Dataset excerpt:
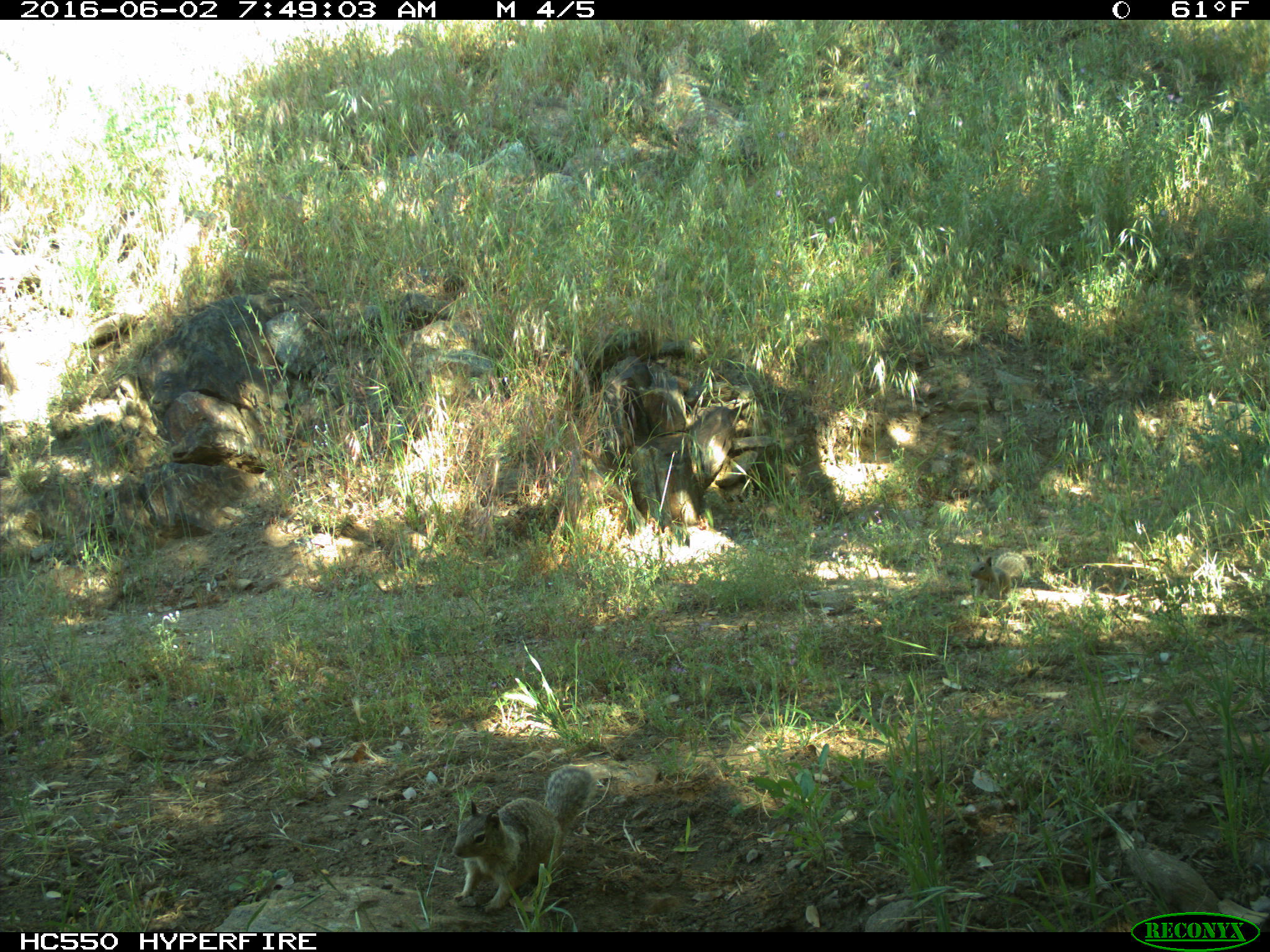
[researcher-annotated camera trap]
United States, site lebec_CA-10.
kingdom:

Work instructions: The response should be the full material, repeated exactly, with images removed.

Exercise answer:
[researcher-annotated camera trap]
United States, site lebec_CA-10.
kingdom:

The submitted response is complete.